Januscape (CVE-2026-53359) is a critical KVM/x86 guest-to-host escape flaw in the shadow MMU, dormant for 16 years and exploitable on both Intel and AMD.

Discovered by Hyunwoo Kim, Januscape (CVE-2026-53359) is a use-after-free bug in KVM/x86's shadow MMU emulation that lets a guest corrupt the host kernel's shadow page using only guest-side actions. The researcher describes it as the first publicly known guest-to-host escape triggerable on both Intel and AMD, and the flaw sat undiscovered in the codebase for roughly 16 years, from 2010 to 2026.

The bug particularly threatens multi-tenant x86 clouds (such as GCP and AWS) that expose nested virtualization to untrusted guests: an attacker renting a single instance could crash the host kernel to take down every co-located tenant, or gain root on the host itself. Because the flaw lives in in-kernel KVM rather than QEMU's emulation, it also affects large clouds running their own custom virtualization stacks. On distributions like RHEL, where /dev/kvm is world-writable (0666), the same bug can be leveraged as a reliable local privilege escalation.
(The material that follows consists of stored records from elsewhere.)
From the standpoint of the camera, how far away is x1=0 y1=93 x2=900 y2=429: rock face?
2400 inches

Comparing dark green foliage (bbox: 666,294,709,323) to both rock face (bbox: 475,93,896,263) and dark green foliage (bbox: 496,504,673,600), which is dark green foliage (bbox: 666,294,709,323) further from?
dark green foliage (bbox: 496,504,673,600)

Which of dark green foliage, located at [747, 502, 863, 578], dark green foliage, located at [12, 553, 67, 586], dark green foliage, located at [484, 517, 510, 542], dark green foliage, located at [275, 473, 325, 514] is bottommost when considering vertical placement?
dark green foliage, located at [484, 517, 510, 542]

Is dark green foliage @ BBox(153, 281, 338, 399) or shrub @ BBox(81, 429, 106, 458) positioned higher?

The released PoC unloads the kvm_intel or kvm_amd module inside the guest, loads a malicious replacement, and triggers a race condition that panics the host kernel within minutes; a full weaponized escape exploit exists but has not been published. Januscape was successfully used as a zero-day in Google's kvmCTF program. The fix lands at commit 81ccda30b4e8; arm64 KVM hosts are unaffected by this specific bug, though unpatched systems remain exposed to the previously disclosed ITScape (CVE-2026-46316).